目や口の乾燥がひどくて日常生活にも支障が?!「シェーグレン症候群」

2021年3月8日

シェーグレン症候群は、涙腺や唾液腺などに炎症が起き、目や口が乾燥する自己免疫疾患です。女性の発症率がとても高く、ピークは40~50代です。長期間続く場合は放置せずに、膠原病内科や耳鼻咽喉科、眼科を受診してみましょう。

シェーグレン症候群とは

 シェーグレン症候群は、膠原病(※)のひとつで、長期にわたって涙腺や唾液腺といった外分泌腺に炎症が起こる病気です。免疫機能の異常によって自身の細胞や組織を攻撃する自己免疫疾患の一つと考えられています。他の膠原病との合併がみられない一次性と、関節リウマチや全身性エリテマトーデスなどの膠原病に合併する二次性があります。一次性は、涙腺と唾液腺に限定される腺型と、肺や腎臓などにも及ぶ腺外型があります。

(※)膠原病(こうげんびょう)は、全身のさまざまな臓器に慢性的な炎症を起こす病気の総称です。全身性エリテマトーデス、全身性強皮症、皮膚筋炎、結節性多発動脈炎、関節リウマチ、混合性結合組織病などがあります。

シェーグレン症候群の症状

 シェーグレン症候群の主な症状は目や口の乾燥です。涙が出なくなり目が乾燥(ドライアイ)すると、異物感や疲れ、目やになどの症状が表れ、悪化すると乾燥性角結膜炎や表層性角膜びらんなどを引き起こすことがあります。唾液が出にくくなることによって口が乾燥(ドライマウス)すると、口内炎や虫歯になりやすくなったり、夜間に水を飲むために起きてしまうなどの症状が表れ、場合によっては味覚障害が起きることもあります。そのほかにも鼻が乾いて出血したりかさぶたができるほか、腺外型の場合には倦怠感や関節痛といった全身症状や、ほかの臓器に炎症が起こることがあります。

シェーグレン症候群の治療法

 現在シェーグレン症候群の治療法は確立されていないため、主に目や口の乾燥を緩和するための対症療法が行われます。

 目の乾燥に対する治療では、涙の分泌を促進させたり、涙を補充したりするために、点眼薬を用います。防腐剤が含まれている点眼薬を使用する場合には、角膜障害を発症する可能性があるため、防腐剤を含まない点眼薬を組み合わせて使用するなどの注意が必要です。そのほか涙の蒸発を防ぐためのドライアイ用の眼鏡の着用、涙点プラグと呼ばれる栓や縫合手術で涙の排出口である涙点をふさぐ治療法もあります。
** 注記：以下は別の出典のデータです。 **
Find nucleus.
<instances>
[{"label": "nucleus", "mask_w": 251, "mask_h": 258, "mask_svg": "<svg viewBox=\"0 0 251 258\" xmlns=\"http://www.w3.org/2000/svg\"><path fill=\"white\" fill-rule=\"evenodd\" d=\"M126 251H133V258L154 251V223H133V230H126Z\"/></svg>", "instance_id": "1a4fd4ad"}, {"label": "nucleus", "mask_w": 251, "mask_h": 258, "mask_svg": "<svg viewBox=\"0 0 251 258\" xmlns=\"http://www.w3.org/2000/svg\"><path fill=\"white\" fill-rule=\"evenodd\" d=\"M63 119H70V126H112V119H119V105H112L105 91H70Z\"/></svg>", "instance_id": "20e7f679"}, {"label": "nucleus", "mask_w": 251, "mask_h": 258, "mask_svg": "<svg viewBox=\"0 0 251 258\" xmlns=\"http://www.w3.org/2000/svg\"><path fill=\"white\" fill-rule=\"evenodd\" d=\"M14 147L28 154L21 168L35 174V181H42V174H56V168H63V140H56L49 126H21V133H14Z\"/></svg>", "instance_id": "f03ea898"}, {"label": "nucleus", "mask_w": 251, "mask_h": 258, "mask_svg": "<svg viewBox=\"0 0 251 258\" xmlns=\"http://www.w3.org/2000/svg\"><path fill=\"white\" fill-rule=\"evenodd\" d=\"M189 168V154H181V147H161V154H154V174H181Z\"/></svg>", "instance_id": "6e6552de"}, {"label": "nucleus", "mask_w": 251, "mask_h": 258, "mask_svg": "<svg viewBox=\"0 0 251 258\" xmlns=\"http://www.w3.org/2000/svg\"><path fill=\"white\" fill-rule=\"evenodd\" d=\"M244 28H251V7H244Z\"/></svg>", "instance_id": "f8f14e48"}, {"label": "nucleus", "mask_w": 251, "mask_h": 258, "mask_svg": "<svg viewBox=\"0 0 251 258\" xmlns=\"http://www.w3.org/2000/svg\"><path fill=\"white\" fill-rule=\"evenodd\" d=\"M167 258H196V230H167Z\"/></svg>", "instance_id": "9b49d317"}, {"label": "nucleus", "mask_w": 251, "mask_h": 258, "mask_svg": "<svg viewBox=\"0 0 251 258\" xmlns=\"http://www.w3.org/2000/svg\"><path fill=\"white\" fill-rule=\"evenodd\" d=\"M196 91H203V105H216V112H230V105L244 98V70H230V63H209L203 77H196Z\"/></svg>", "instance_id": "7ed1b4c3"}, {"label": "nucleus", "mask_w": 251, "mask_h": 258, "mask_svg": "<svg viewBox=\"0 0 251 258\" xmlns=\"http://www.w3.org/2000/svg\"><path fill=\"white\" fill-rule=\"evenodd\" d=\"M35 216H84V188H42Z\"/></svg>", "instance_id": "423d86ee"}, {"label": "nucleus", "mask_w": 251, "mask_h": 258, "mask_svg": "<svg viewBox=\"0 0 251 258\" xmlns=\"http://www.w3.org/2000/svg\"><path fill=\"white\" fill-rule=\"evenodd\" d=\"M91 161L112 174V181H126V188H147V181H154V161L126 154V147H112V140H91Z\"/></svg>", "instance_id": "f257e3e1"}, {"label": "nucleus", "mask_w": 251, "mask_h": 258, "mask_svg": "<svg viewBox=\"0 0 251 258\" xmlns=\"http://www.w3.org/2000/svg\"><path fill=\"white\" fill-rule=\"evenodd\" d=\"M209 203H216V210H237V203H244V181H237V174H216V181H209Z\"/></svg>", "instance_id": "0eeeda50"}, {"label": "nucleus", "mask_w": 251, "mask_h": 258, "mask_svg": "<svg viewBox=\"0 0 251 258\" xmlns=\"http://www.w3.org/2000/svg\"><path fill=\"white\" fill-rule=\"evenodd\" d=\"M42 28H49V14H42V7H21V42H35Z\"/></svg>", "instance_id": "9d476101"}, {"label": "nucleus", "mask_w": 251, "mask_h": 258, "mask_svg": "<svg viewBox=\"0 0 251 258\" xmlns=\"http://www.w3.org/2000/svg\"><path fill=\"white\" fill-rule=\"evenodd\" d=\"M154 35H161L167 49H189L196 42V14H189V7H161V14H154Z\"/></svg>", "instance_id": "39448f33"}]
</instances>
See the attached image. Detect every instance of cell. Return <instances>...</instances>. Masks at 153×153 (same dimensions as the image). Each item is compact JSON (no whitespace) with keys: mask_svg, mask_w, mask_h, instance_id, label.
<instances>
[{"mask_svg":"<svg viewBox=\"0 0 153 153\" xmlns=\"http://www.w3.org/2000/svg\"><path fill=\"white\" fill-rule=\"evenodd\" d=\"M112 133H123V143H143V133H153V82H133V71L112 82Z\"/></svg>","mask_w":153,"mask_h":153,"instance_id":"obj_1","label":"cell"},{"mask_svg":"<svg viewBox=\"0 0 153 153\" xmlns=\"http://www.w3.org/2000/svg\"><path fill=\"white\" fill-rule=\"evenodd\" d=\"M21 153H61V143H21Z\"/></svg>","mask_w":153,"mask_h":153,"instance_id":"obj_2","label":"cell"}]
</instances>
 口の乾燥に対する治療では、唾液の分泌を促進するために、ピロカルピン塩酸塩、セビメリル塩酸塩などの薬を服用します。これは人により効き目や副作用が大きく異なるため、症状を見ながら量を調節します。また、唾液の補充のために噴霧式の人口唾液を使用することもあります。

 目や口の乾燥が悪化すると日常生活に支障をきたす恐れがあります。対症療法で症状を抑えつつ、バランスの取れた食事や適度な運動、規則正しい生活を心がけましょう。不安なことがあれば一人で思い悩まずに、医師に相談して上手に病気と付き合っていくことが大切です。